DATA FOR PROCESSING:

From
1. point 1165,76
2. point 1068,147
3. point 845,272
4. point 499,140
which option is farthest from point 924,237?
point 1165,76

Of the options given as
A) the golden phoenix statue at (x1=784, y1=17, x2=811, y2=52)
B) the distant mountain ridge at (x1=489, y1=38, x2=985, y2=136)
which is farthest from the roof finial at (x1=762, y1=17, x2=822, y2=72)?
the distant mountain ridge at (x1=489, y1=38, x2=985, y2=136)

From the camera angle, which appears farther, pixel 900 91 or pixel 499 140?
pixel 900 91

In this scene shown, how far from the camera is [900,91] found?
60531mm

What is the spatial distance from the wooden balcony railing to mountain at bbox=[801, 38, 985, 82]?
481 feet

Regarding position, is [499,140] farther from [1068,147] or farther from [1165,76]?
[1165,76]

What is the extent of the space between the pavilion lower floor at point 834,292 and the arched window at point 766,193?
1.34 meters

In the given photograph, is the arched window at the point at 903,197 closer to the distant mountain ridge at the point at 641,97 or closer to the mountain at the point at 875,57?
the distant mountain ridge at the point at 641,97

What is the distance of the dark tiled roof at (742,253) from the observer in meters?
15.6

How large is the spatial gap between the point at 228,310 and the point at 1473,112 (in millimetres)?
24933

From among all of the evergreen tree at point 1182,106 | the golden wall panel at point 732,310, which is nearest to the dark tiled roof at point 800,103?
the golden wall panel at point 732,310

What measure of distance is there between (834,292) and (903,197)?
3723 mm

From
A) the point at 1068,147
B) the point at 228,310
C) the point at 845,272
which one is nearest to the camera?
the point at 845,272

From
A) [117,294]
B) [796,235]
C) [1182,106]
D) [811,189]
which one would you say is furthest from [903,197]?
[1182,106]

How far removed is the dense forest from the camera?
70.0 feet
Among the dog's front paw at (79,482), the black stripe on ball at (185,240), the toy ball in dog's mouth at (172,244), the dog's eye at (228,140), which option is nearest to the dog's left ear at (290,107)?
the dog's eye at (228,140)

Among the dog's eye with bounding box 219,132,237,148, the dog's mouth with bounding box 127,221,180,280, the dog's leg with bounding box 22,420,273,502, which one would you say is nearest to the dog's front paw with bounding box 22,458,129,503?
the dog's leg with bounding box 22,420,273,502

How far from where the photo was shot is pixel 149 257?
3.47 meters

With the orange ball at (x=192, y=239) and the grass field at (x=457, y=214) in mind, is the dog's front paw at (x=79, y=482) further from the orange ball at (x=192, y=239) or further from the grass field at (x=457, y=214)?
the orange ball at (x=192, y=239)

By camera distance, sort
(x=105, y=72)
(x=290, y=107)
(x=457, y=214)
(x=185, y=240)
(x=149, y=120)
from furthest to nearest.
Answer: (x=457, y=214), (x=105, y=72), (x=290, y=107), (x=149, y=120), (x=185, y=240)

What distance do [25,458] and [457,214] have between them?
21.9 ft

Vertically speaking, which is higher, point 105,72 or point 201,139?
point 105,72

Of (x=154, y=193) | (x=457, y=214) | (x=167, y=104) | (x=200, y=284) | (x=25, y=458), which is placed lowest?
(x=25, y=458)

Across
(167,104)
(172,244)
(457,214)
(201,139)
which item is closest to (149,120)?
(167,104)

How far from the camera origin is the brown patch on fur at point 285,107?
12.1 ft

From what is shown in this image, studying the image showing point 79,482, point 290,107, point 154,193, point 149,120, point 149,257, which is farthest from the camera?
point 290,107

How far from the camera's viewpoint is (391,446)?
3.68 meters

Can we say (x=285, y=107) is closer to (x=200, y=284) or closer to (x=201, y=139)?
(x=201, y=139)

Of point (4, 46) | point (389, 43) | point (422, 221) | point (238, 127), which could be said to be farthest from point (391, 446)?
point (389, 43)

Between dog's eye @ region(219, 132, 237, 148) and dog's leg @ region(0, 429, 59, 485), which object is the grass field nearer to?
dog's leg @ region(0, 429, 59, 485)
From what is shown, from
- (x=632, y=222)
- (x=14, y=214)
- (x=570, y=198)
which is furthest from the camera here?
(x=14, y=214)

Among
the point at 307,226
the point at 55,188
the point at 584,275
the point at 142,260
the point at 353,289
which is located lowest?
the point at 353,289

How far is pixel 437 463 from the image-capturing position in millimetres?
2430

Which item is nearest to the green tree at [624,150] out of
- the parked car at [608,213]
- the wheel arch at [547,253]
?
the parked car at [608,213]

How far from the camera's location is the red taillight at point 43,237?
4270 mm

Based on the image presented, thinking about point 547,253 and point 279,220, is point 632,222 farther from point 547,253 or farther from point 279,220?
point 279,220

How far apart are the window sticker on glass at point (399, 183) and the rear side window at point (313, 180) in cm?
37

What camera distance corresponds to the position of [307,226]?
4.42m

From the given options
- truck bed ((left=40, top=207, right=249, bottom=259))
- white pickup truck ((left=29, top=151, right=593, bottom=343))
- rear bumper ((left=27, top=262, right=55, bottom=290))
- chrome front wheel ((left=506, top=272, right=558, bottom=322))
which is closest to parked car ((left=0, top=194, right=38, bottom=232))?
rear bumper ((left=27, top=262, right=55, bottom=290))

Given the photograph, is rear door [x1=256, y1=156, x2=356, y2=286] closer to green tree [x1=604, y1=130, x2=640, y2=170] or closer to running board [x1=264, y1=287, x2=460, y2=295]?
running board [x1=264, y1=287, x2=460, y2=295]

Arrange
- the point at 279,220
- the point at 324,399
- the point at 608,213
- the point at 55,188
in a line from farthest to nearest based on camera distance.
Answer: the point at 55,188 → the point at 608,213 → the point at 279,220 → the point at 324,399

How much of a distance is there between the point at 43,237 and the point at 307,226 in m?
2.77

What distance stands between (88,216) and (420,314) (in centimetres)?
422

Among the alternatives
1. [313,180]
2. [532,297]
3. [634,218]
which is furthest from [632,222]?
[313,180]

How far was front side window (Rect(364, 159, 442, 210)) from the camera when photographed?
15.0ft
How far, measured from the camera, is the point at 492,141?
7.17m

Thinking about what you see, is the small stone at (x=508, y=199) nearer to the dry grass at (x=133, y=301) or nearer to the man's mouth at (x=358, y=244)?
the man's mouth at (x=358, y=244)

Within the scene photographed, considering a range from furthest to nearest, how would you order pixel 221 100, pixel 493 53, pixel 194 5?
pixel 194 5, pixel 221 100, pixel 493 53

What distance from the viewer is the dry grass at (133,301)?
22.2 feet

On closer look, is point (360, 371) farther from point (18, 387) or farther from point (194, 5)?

...

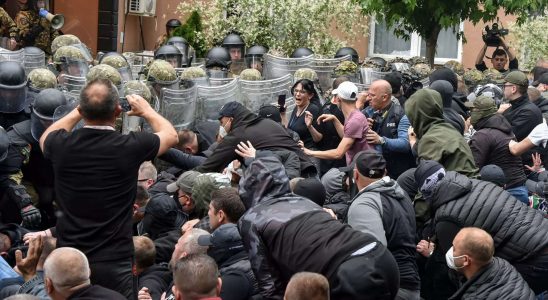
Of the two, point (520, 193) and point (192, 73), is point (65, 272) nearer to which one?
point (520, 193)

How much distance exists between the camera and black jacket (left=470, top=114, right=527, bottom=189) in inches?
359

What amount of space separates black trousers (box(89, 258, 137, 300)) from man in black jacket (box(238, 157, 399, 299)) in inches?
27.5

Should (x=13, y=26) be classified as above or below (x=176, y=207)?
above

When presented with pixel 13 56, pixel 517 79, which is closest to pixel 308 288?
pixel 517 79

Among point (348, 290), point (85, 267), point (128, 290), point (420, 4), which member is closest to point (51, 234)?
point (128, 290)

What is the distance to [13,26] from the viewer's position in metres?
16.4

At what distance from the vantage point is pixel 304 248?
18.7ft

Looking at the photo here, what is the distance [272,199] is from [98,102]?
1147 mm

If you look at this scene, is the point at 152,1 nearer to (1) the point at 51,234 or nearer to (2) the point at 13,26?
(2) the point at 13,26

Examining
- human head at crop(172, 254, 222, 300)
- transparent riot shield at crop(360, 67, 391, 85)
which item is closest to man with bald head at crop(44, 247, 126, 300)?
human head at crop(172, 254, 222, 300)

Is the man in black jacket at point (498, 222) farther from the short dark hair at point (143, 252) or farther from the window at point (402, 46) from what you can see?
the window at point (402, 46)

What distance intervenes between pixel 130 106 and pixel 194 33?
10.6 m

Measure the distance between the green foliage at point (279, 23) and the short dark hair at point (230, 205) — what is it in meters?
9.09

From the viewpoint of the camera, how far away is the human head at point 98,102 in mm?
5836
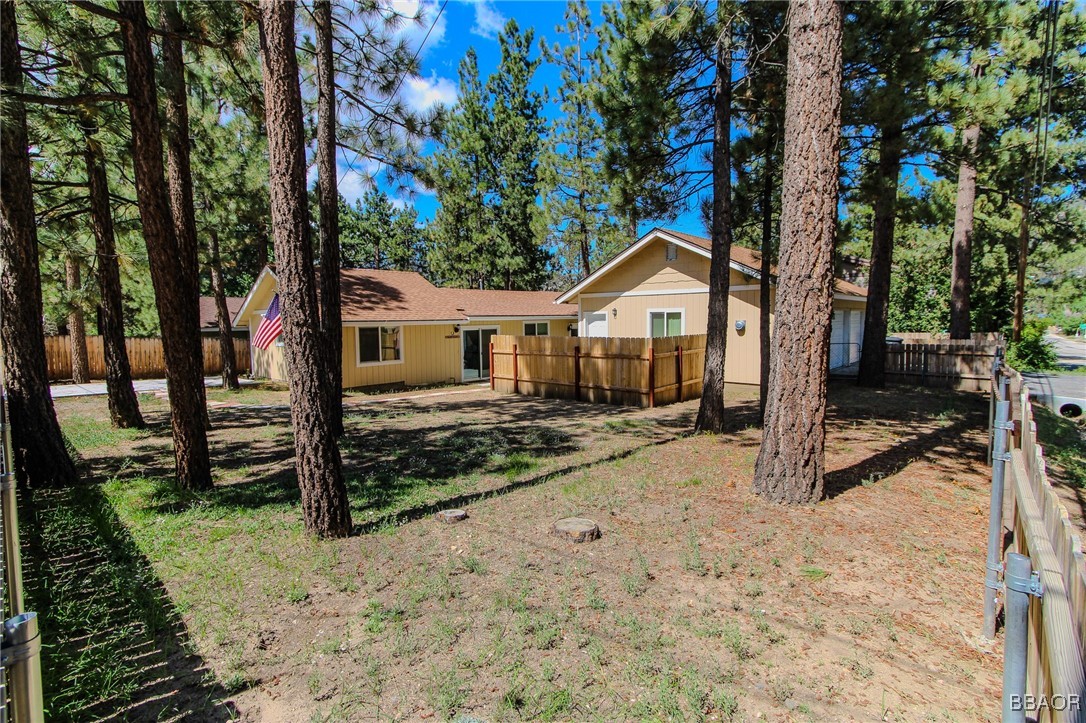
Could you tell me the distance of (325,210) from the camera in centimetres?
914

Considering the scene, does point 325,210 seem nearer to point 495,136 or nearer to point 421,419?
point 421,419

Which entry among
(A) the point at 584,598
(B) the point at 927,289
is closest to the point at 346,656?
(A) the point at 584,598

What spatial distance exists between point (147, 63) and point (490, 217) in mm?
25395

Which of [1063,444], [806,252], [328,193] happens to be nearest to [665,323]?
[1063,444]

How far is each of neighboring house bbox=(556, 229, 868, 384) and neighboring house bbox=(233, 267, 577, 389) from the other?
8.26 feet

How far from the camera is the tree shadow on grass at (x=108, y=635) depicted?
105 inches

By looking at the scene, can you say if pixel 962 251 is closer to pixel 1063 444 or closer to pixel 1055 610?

WHAT THE TASK ASKS: Pick out every line in the entries above that contains the word "lowest", and copy each one in full.

OUTPUT FOR THIS EXERCISE:
Of (x=154, y=193) | (x=457, y=214) | (x=167, y=104) | (x=200, y=284) | (x=25, y=458), which is placed lowest?
which is located lowest?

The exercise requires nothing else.